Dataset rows
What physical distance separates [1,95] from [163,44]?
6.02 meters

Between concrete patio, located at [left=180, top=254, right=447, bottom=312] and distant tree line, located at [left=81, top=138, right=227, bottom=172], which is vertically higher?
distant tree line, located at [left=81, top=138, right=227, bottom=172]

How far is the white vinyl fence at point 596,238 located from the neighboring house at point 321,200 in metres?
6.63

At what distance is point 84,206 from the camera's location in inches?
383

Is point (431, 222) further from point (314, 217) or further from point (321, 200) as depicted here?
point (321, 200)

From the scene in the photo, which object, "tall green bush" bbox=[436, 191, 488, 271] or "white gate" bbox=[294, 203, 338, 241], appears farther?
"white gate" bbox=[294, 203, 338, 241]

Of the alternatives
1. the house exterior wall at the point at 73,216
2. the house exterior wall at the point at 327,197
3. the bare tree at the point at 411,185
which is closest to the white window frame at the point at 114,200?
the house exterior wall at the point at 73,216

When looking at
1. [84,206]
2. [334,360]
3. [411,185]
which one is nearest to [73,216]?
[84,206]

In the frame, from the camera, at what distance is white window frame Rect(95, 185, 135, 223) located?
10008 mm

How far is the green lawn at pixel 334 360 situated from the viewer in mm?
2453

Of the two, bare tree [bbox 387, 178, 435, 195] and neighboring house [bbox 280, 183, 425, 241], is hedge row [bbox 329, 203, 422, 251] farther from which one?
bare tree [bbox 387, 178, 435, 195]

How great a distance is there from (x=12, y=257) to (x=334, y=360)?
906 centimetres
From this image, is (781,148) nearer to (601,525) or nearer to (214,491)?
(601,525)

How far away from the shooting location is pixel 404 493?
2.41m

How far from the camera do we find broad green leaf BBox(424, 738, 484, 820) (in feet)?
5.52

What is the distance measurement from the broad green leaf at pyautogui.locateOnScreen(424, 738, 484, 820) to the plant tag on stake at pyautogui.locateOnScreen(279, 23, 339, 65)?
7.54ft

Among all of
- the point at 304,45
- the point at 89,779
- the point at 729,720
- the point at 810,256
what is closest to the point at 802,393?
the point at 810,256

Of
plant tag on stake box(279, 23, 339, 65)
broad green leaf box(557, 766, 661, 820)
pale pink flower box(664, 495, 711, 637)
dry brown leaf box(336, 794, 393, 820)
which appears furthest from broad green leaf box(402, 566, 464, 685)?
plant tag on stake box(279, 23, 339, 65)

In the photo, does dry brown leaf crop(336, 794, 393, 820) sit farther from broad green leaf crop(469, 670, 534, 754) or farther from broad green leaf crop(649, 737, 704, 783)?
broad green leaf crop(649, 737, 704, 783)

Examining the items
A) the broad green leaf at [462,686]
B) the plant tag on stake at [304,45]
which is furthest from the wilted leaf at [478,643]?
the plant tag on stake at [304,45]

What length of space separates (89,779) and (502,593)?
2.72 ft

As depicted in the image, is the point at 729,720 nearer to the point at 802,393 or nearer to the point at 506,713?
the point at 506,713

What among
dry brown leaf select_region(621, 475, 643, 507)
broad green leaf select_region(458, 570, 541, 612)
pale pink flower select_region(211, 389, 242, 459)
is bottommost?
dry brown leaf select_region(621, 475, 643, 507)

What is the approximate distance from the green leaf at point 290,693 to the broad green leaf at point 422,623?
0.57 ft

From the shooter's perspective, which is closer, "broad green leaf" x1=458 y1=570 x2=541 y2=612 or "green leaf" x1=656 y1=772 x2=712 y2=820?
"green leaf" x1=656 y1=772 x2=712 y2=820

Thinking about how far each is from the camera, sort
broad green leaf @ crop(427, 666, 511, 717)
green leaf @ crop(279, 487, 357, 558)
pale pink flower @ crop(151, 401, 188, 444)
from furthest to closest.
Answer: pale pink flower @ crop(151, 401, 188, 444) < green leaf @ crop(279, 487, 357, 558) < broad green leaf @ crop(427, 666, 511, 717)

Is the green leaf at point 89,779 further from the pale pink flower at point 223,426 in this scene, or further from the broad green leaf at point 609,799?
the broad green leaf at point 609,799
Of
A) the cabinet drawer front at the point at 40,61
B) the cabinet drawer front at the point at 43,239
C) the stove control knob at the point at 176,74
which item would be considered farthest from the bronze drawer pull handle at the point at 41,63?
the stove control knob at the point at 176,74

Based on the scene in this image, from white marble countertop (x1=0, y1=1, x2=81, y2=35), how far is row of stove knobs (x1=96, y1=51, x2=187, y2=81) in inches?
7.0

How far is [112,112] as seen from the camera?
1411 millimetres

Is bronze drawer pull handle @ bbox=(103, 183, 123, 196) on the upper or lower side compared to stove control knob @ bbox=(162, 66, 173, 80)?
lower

WORK TO COMPLETE: Lay out everything from the line containing "As depicted in" down to the end of the items as a JSON list of strings, one string per line, leaving out blank lines.

FINAL ANSWER:
[
  "As depicted in the image, is the point at 729,720 nearer to the point at 802,393 or nearer to the point at 506,713?",
  "the point at 506,713",
  "What among",
  "dry brown leaf select_region(621, 475, 643, 507)",
  "broad green leaf select_region(458, 570, 541, 612)",
  "pale pink flower select_region(211, 389, 242, 459)",
  "is bottommost?",
  "dry brown leaf select_region(621, 475, 643, 507)",
  "What is the approximate distance from the green leaf at point 290,693 to the broad green leaf at point 422,623?",
  "0.57 ft",
  "From the shooter's perspective, which is closer, \"broad green leaf\" x1=458 y1=570 x2=541 y2=612 or \"green leaf\" x1=656 y1=772 x2=712 y2=820?",
  "\"green leaf\" x1=656 y1=772 x2=712 y2=820",
  "Thinking about how far each is from the camera, sort",
  "broad green leaf @ crop(427, 666, 511, 717)",
  "green leaf @ crop(279, 487, 357, 558)",
  "pale pink flower @ crop(151, 401, 188, 444)",
  "from furthest to closest.",
  "Answer: pale pink flower @ crop(151, 401, 188, 444) < green leaf @ crop(279, 487, 357, 558) < broad green leaf @ crop(427, 666, 511, 717)",
  "Is the green leaf at point 89,779 further from the pale pink flower at point 223,426 in this scene, or further from the broad green leaf at point 609,799?",
  "the broad green leaf at point 609,799",
  "Of",
  "A) the cabinet drawer front at the point at 40,61",
  "B) the cabinet drawer front at the point at 43,239",
  "C) the stove control knob at the point at 176,74",
  "which item would be considered farthest from the bronze drawer pull handle at the point at 41,63?",
  "the stove control knob at the point at 176,74",
  "Based on the scene in this image, from white marble countertop (x1=0, y1=1, x2=81, y2=35), how far is row of stove knobs (x1=96, y1=51, x2=187, y2=81) in inches?",
  "7.0",
  "How far is [112,112] as seen from the camera?",
  "1411 millimetres",
  "Is bronze drawer pull handle @ bbox=(103, 183, 123, 196) on the upper or lower side compared to stove control knob @ bbox=(162, 66, 173, 80)?",
  "lower"
]